The West Virginia Supreme Court of Appeals heard arguments from both parties to determine which side should fill the vacancy. Republican Sen. Daniel Hall left the empty seat Jan. 3 when he resigned. Without the seat Republicans lose the majority needed to pass right-to-work. Hall left as a Republican but was voted in as a Democrat.

“I think a Democrat should be appointed,” Senate Minority Leader Jeff Kessler told The Daily Caller News Foundation. “He made a personal decision when he changed parties.”

Kessler adds constituents clearly voted in a Democrat and their wishes should be respected. Hall helped the Republicans secure a majority when he switched parties in 2014. An equal split makes right-to-work far less likely to succeed. The policy, which has passed in 25 states, outlaws mandatory union dues or fees as a condition of employment. Republicans made it a priority after securing the legislature in November 2014.

“The clerk will likely decide based on the plain language of the statute,” F. Vincent Vernuccio, director of labor policy at the Mackinac Center for Public Policy, told TheDCNF. “The seat should go to the party which held it last.”

Republicans introduced the measure Jan. 13 on the first day of the 60 day legislative session. The Senate Judiciary Committee passed it Jan. 15 with a 9 to 8 vote. Republicans believe the policy will help reverse nearly 80 years of economic trouble the state experienced under previous Democratic control. Critics dispute the claim by noting it will actually hurt workers in the state.

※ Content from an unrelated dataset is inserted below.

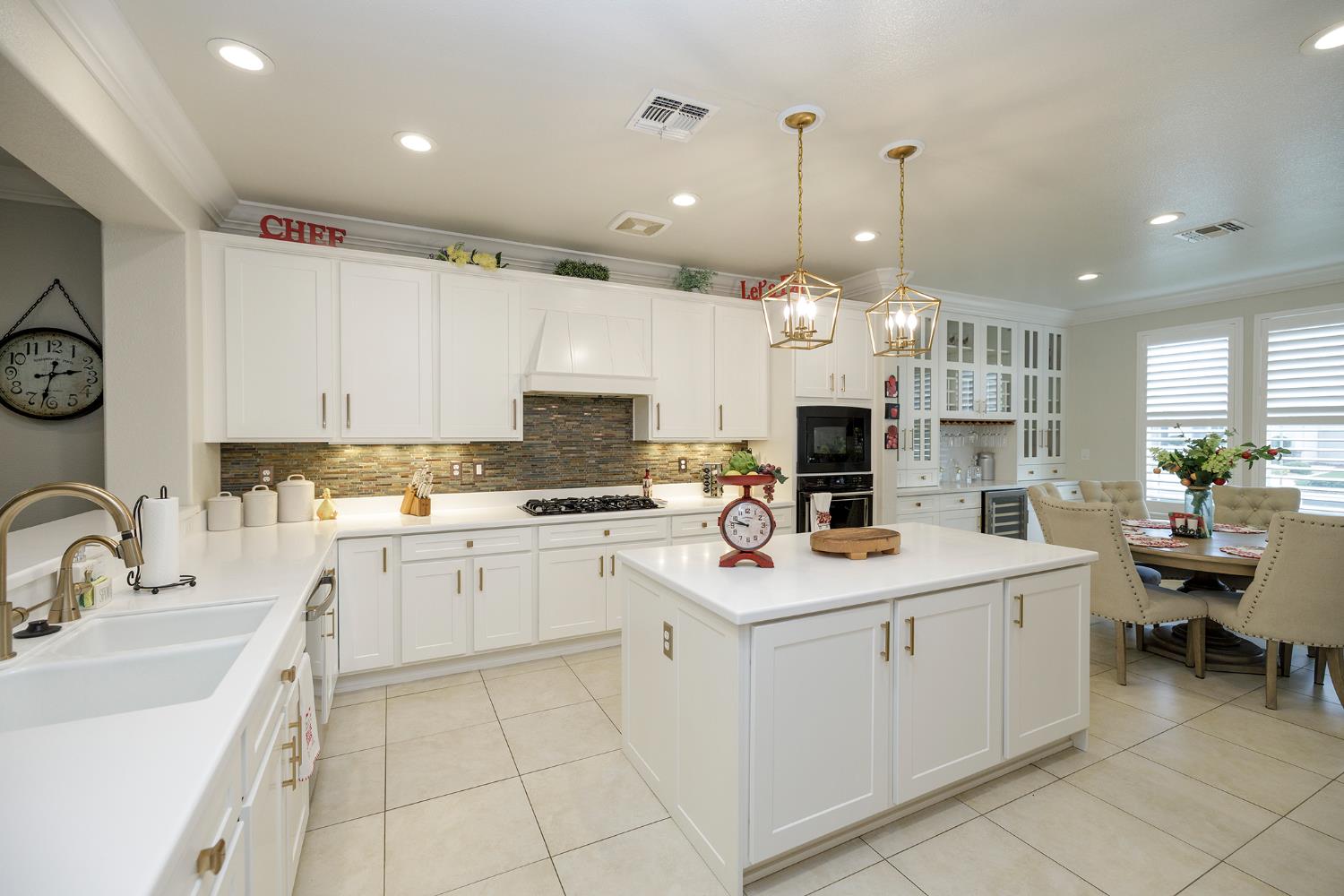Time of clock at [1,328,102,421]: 2:32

The West Virginia AFL-CIO stated in a recent radio ad that right-to-work will cause a 54 percent increase in workplace injury and can lower wages as much as $6,000 per year. Unions have also held numerous protests outside the capitol in the past week. The state legislature commissioned West Virginia University to examine the policy. The school released a study in November disputing some of the union claims.

“They’re using the same old arguments,” Vernuccio noted. “West Virginia is already low on workplace safety. Right-to-work states outpace them.”

Vernuccio also disputed claims the policy lowers wages. Democratic Gov. Earl Ray Tomblin has received lists from both parties of people he should fill the vacancy with. Tomblin has said he is leaning towards appointing a Democrat unless the court decides otherwise. A decision could take days or even possibly weeks.